Mediaset, in collaborazione con la Polizia di Stato, sta girando in queste settimane il film Sbirri; prodotto dalla Sanmarco, Sbirri è diretto da Roberto Burchielli e rappresenta una novità assoluta nella storia delle produzioni Fiction Mediaset.

Si tratta di un prodotto sperimentale che unisce il linguaggio del reportage, quindi della realtà, a quello della finzione cinematografica; per la prima volta, infatti, un celebre attore in incognito (Raoul Bova) si cala nella realtà e partecipa alle operazioni sul campo della squadra antidroga della U.O.C.D (Unità operativa criminalità diffusa) di Milano.

Raoul Bova interpreta il ruolo di un reporter, Matteo Gatti che, portandosi un doloroso segreto nel cuore, documenta le attività degli agenti e rappresenta quindi il punto di vista esterno degli spettatori che vengono coinvolti in presa diretta negli avvenimenti; le singole operazioni mettono in luce anche la personalità di poliziotti e poliziotte, eroi veri, che quotidianamente si mettono in gioco per combattere la piaga sociale della droga.

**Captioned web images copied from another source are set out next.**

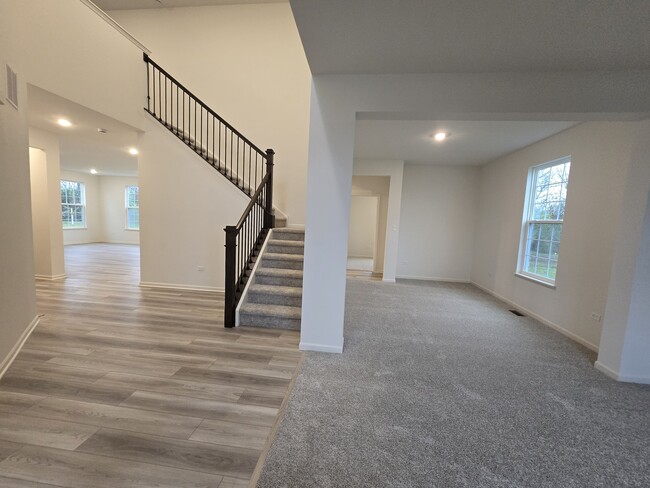 1751 E 111th Pl in Crown Point, IN - Foto de edificio - Building Photo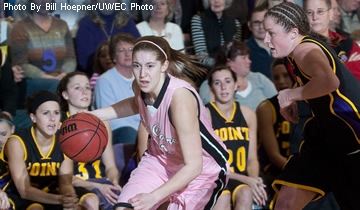 Women's Basketball Falls Just Short to Ranked Falcons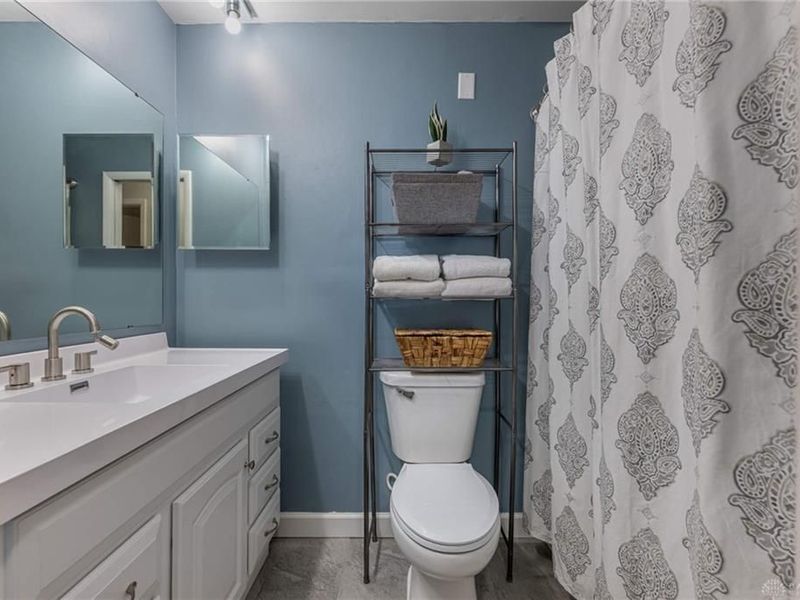 6000 Cobbleskill Court, Centerville, OH 45459 Photo 27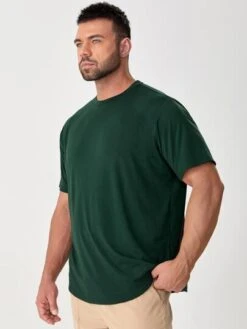 Manfinity Basics Men Solid Round Neck Tee -Man Plus Fashion 1650446588c45ad7456dcf797a9f83b5dc92efe483 thumbnail 405x552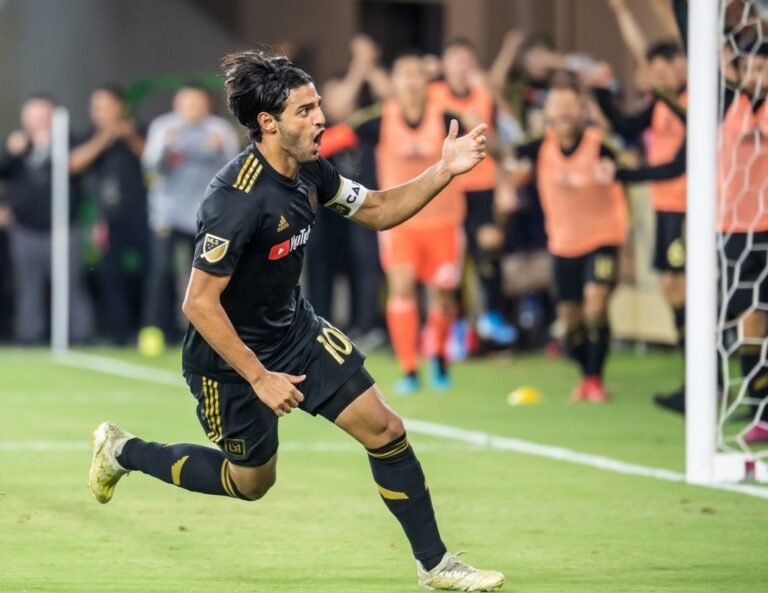 Abel Ferreira teria pedido ao Palmeiras a contratação de Carlos Vela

Straordinaria la collaborazione della Polizia di Stato, in particolare della Questura di Milano, che ha permesso a un “non poliziotto” di partecipare ad operazioni autentiche con l’obiettivo di mostrare la cruda realtà dei fatti. Un progetto innovativo e senza retorica per informare sul tema della droga.

Con Sbirri Mediaset inaugura un nuovo genere di film-verità ispirati dall’idea che spesso, sui temi sociali, la realtà è molto più forte della finzione.